As an example, a GP practice run by Dr David Unwin (RCGP clinical expert in diabetes, and NHS Innovator of the Year 2016) has pioneered offering patients the lower carb diet as an option to starting lifelong medication for type 2 diabetes. This resulted in improved HbA1c levels, other health benefits and significant savings in drug spend.
The very promising results obtained by LCHF lifestyle changes in combating the complications of the disease are becoming much better known, spearheaded by websites such as Diabetes.co.uk, with over 400,000 users registered for their online Low Carb Program, and DietDoctor.com, a Swedish site with over 500,000 subscribers worldwide.
Recently, restricted carbohydrate diets have been accepted by the NHS as a valid approach to controlling diabetes and The Low Carb Program app, produced by Diabetes.co.uk is available from the NHS app library.

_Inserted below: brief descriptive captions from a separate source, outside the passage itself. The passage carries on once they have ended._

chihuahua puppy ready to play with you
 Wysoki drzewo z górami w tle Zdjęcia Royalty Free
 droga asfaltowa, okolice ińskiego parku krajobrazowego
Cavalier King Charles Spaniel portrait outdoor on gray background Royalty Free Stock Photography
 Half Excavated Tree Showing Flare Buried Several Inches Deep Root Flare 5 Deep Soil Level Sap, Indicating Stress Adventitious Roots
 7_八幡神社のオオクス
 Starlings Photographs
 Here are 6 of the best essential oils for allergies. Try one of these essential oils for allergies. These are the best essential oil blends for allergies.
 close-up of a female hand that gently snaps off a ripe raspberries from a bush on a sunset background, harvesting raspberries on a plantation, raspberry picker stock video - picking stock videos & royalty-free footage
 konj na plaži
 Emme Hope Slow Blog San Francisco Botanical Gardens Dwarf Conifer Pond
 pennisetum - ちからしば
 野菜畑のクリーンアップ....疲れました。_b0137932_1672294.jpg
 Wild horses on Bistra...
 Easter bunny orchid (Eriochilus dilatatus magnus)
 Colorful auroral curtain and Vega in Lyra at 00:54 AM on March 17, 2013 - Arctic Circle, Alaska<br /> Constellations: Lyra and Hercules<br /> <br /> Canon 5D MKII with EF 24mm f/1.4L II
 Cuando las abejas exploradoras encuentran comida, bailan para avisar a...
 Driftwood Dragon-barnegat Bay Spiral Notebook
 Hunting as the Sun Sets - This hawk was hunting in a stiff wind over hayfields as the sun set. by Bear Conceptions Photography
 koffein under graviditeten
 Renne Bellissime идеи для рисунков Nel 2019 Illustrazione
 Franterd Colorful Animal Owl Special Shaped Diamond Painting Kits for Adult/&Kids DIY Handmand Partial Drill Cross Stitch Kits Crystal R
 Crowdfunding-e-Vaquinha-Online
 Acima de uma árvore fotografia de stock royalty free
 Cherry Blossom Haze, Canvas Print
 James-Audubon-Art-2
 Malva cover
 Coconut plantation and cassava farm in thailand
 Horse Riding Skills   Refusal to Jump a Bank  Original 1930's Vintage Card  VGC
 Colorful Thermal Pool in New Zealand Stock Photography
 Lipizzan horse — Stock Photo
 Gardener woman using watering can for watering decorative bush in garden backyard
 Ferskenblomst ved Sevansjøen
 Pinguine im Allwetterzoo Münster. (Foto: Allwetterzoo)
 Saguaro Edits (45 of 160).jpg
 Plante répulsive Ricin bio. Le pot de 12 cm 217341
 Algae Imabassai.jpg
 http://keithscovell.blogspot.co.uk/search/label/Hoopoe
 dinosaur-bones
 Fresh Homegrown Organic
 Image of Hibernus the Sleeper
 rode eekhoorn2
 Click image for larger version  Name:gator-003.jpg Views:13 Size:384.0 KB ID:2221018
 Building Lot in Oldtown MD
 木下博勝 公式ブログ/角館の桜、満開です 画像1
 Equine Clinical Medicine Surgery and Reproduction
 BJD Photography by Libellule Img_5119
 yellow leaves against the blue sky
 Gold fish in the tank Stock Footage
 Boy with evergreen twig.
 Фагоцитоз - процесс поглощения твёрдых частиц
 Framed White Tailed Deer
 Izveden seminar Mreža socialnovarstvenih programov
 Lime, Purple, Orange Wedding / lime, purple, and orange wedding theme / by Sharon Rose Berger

In the last few years, LCHF has become much more established and has gained significant credibility worldwide. For instance:
The low-carb lifestyle has been proven to be very effective at bringing diabetes and other chronic conditions into remission, aiding significant and sustainable weight loss and restoring good health and vitality. However, the lifestyle needs to be maintained to ensure continuing benefits.
The challenge for those wanting to pursue a LCHF lifestyle is manifold, as carbohydrates and sugar are the mainstay (46%) of all food consumed in the UK and to pursue the diet effectively requires learning the basics about food and how to prepare it.
In an era where there has been a huge increase in dependence on high-carb, pre-prepared food and takeaway food, maintaining the LCHF diet in practice means preparing everything from scratch in order to be certain of the contents. The absence of bread and baked goods in LCHF is particularly challenging, as the dependence on the convenience of sandwiches is ingrained into our food culture in the UK, as well as bread being a basic staple food.